The stunt promoted the brand’s updated version of Yahoo! Mail, a service meant to connect users in a more personal way through enhanced features like photo sharing and improved spam protection. The talking mailbox was “staffed” by comedian Ryan McDonough, who joked with consumers and kept them around to say and do all sorts of crazy things. He was inside a second surveillance van parked nearby where he watched people’s reactions on a monitor, and then the brand and agency team prompted a staffer inside the box to push out oversized white and purple branded envelopes with a gift inside, while the comedian announced “I have a special Yahoo! Mail delivery for you.”
Giveaway items were matched to each person’s interests and included iPads, Yankee tickets, Starbucks cards and doggy treats. When the staffer inside the mailbox needed a break (it was hot in there), I stepped in. Inside, there were envelopes organized by sections with different color post-it notes on them (yellow, for example, was for consumers with dogs), which helped to keep the process seamless. The crew gave me a pep talk and equipped me with an ear and mouthpiece to communicate with the teams inside the surveillance vans.
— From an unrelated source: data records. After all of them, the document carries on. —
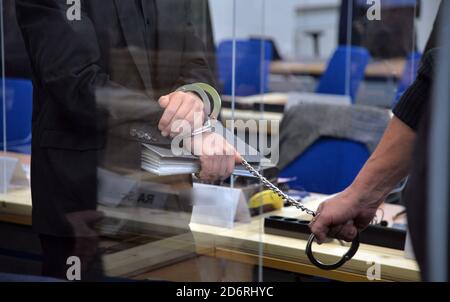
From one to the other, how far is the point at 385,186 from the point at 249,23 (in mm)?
2393

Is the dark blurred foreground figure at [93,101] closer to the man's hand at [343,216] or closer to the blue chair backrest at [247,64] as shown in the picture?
the man's hand at [343,216]

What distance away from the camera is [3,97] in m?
2.27

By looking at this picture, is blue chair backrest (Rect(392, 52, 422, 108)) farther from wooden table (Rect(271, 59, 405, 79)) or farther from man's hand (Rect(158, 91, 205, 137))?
wooden table (Rect(271, 59, 405, 79))

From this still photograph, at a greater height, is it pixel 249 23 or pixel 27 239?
pixel 249 23

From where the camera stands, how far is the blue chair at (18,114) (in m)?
1.60

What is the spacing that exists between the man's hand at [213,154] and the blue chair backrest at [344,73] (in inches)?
124

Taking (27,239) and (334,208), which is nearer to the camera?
(334,208)

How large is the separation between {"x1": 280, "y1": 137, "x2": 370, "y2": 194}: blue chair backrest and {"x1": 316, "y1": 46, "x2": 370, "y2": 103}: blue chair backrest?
5.77 ft

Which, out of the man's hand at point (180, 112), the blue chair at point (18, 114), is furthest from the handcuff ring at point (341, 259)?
the blue chair at point (18, 114)

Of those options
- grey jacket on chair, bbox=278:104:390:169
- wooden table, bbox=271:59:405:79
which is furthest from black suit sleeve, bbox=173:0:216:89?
wooden table, bbox=271:59:405:79

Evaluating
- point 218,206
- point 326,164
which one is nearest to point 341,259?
point 218,206

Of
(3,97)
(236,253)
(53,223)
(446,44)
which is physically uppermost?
(446,44)
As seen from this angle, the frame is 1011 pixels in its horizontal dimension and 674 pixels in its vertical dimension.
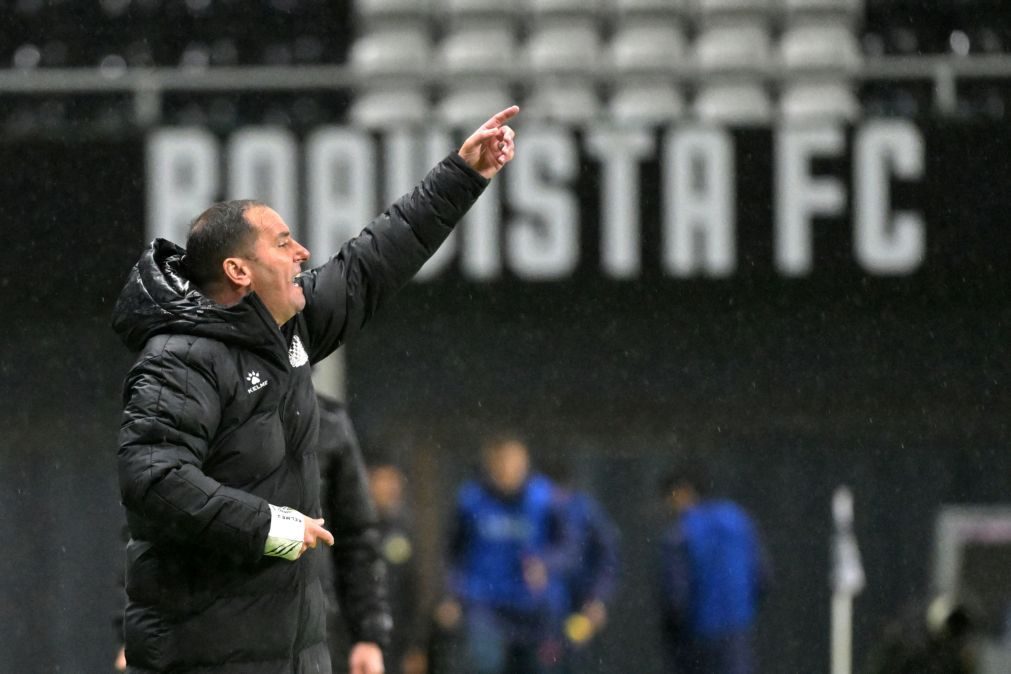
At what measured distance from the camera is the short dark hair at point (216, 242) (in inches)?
140

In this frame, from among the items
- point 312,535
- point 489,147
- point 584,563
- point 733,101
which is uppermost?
point 733,101

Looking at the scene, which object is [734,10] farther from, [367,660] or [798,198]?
[367,660]

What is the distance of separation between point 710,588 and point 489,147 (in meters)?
5.09

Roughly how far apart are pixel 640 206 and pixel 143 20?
370cm

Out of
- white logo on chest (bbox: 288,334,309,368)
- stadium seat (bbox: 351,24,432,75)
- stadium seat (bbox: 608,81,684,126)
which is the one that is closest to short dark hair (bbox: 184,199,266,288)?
white logo on chest (bbox: 288,334,309,368)

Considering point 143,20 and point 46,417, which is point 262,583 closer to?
point 46,417

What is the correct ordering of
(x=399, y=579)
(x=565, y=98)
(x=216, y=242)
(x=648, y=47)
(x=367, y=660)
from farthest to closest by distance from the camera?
(x=648, y=47) → (x=565, y=98) → (x=399, y=579) → (x=367, y=660) → (x=216, y=242)

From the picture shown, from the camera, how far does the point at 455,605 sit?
8.66m

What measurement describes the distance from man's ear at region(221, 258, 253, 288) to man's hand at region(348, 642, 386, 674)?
1408 mm

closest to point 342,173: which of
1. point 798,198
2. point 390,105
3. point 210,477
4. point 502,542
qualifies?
point 390,105

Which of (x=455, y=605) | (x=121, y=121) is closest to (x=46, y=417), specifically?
(x=121, y=121)

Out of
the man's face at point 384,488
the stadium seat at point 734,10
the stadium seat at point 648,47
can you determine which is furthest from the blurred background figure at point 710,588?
the stadium seat at point 734,10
I took a moment to study the post-its and get comfortable with the camera set up inside the mailbox that served as the window to the sidewalk, and then I was ready. The crew latched up the mailbox door and it was show time! Consumers gathered around the mailbox as McDonough lured them over with his witty reparte. Then I was prompted to spit out a giant envelope without anyone seeing my hand. “The mailbox has a hand,” a consumer indignantly yelled. I quickly pulled back my hand and kept the slot tightly shut as the crowd tried to peek inside it. Close call!
Needless to say, I was glad when my brief shift was over. The crew seemed glad, too. Some things are best left up to the pros. Here are three more lessons learned while trying to keep the mystery alive from inside a street program heavy on the element of surprise:
Be quick on your feet. When one consumer tested the mailbox by asking for the local post office’s address, the crew did a rapid search, informed the comedian and he quickly answered the man. He walked away impressed.
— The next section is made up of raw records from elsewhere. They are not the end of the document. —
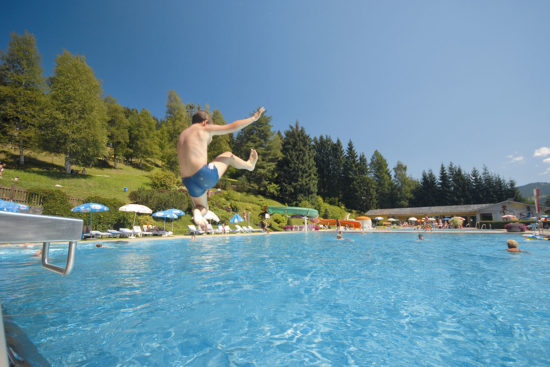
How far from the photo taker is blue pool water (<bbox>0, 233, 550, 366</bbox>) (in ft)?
10.6

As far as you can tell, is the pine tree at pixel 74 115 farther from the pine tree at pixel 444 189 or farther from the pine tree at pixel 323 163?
the pine tree at pixel 444 189

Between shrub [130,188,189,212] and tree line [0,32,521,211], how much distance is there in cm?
472

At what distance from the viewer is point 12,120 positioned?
2638 cm

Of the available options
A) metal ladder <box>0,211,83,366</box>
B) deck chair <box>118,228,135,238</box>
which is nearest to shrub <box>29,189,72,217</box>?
deck chair <box>118,228,135,238</box>

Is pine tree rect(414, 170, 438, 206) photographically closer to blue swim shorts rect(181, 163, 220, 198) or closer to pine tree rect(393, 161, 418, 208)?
pine tree rect(393, 161, 418, 208)

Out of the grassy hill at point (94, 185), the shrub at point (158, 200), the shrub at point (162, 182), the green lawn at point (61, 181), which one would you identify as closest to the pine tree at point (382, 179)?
the grassy hill at point (94, 185)

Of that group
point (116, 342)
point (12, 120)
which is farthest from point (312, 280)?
point (12, 120)

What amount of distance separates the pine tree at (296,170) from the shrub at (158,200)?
72.9ft

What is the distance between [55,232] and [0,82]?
38883 mm

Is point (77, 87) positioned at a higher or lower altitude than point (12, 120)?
higher

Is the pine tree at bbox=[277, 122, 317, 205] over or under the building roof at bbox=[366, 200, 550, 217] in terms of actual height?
over

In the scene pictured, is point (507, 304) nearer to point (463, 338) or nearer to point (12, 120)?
point (463, 338)

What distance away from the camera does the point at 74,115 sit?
1044 inches

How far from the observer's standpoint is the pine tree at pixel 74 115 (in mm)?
25609
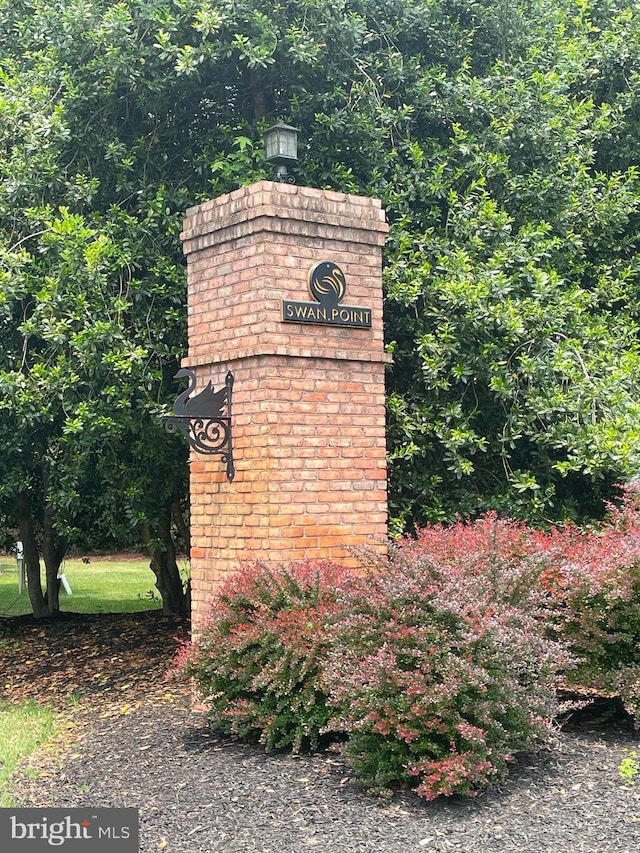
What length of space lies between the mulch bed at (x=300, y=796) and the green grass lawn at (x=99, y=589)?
324 inches

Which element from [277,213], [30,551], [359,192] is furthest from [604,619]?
[30,551]

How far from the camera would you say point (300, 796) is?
520cm

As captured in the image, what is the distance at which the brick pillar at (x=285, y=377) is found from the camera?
6969 millimetres

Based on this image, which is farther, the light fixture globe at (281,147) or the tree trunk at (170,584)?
the tree trunk at (170,584)

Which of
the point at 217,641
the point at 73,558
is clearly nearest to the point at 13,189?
the point at 217,641

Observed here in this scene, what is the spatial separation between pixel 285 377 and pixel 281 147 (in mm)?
1761

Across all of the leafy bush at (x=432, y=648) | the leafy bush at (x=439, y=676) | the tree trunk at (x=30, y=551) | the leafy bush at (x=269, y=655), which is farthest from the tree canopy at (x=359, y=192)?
the leafy bush at (x=439, y=676)

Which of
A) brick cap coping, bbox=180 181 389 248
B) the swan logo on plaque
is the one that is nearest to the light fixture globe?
brick cap coping, bbox=180 181 389 248

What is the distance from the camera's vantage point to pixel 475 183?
8.63 meters

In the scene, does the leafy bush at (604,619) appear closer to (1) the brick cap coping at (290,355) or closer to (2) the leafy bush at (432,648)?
(2) the leafy bush at (432,648)

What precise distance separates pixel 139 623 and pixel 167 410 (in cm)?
429

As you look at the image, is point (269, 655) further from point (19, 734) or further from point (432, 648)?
point (19, 734)

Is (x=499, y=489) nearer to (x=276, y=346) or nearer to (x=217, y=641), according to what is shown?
(x=276, y=346)

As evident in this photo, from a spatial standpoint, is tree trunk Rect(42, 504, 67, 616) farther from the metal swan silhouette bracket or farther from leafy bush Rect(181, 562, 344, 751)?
leafy bush Rect(181, 562, 344, 751)
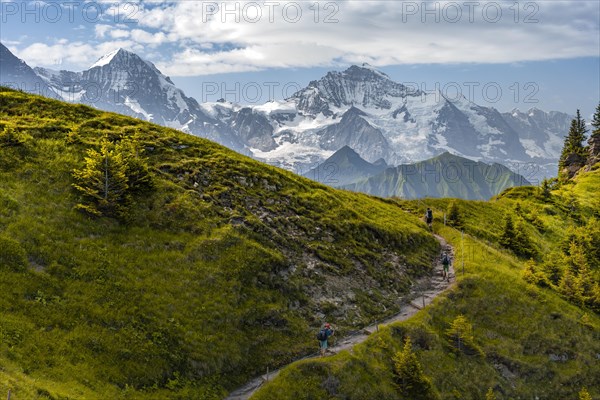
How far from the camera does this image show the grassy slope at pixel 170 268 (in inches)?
1078

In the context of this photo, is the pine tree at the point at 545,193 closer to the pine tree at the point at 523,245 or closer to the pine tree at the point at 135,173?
the pine tree at the point at 523,245

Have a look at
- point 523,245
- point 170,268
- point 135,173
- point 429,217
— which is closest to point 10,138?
point 135,173

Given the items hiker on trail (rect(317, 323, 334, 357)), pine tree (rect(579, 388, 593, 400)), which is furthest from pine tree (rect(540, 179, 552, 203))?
hiker on trail (rect(317, 323, 334, 357))

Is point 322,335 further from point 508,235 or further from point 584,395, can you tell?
point 508,235

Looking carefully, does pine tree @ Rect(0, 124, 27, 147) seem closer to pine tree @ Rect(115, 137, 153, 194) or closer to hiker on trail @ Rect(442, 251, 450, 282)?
pine tree @ Rect(115, 137, 153, 194)

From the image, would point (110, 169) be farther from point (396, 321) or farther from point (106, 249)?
point (396, 321)

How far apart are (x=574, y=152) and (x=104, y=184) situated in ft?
450

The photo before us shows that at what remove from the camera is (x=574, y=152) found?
135 metres

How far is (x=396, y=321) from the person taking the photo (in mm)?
40375

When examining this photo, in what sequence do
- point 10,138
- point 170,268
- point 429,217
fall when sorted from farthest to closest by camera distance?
point 429,217 < point 10,138 < point 170,268

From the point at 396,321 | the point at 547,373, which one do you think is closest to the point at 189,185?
the point at 396,321

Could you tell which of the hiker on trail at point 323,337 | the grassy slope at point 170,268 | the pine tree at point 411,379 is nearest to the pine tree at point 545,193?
the grassy slope at point 170,268

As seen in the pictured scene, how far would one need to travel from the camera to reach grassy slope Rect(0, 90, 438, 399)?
27.4 meters

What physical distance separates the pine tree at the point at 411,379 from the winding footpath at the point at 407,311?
4.23 m
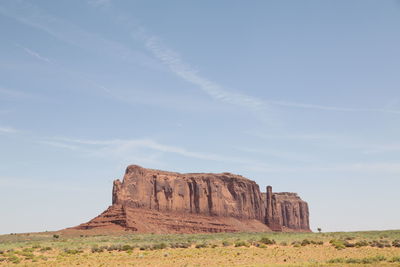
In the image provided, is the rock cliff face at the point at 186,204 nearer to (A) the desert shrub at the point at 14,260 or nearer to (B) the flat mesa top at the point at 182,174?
(B) the flat mesa top at the point at 182,174

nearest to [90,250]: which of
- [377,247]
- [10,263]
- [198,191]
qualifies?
[10,263]

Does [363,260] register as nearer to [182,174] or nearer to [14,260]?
[14,260]

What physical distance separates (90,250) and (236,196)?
113 m

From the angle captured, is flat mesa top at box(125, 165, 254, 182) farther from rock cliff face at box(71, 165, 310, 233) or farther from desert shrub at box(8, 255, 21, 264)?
desert shrub at box(8, 255, 21, 264)

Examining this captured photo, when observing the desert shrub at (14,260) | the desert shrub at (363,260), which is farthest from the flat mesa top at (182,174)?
the desert shrub at (363,260)

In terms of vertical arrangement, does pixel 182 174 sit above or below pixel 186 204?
above

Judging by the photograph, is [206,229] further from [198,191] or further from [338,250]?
[338,250]

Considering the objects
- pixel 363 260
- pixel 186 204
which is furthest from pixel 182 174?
pixel 363 260

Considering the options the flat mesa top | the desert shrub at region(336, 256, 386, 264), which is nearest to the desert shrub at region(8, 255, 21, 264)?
the desert shrub at region(336, 256, 386, 264)

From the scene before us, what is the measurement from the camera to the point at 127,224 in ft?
307

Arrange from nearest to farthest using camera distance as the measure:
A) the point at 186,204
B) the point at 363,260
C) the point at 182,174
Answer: the point at 363,260
the point at 186,204
the point at 182,174

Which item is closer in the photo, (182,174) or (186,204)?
(186,204)

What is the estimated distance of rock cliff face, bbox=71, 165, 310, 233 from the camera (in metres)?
103

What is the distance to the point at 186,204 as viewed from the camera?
128 m
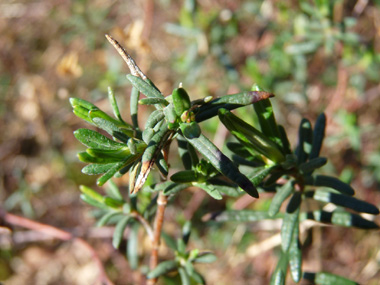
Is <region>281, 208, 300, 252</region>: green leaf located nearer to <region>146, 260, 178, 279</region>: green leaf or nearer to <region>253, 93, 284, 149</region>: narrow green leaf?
<region>253, 93, 284, 149</region>: narrow green leaf

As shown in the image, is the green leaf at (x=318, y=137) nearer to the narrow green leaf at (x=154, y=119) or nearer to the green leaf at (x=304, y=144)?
the green leaf at (x=304, y=144)

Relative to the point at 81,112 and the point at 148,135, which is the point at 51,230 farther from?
the point at 148,135

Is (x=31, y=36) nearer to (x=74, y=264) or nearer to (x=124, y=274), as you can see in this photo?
(x=74, y=264)

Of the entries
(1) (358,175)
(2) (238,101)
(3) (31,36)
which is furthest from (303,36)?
(3) (31,36)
Hold back the good stuff. Yahoo! and e2 decided to leave the big-ticket items, like iPads and iPods for later in the day. This prevented them from getting the word out too early, which would have diluted the stunt’s authenticity. Once folks got wind of the iPads they rushed over to purposely engage with the mailbox to get the big gift. But the crew was on to imposters and usually handed them a giant lollipop instead. Sweet!
Get the necessary permits. Because the crew was monitoring and instructing from across the street, it was critical to have a clear view of the mailbox. They obtained parking permits so that people wouldn’t block their view by parking their vehicles in front of the mailbox.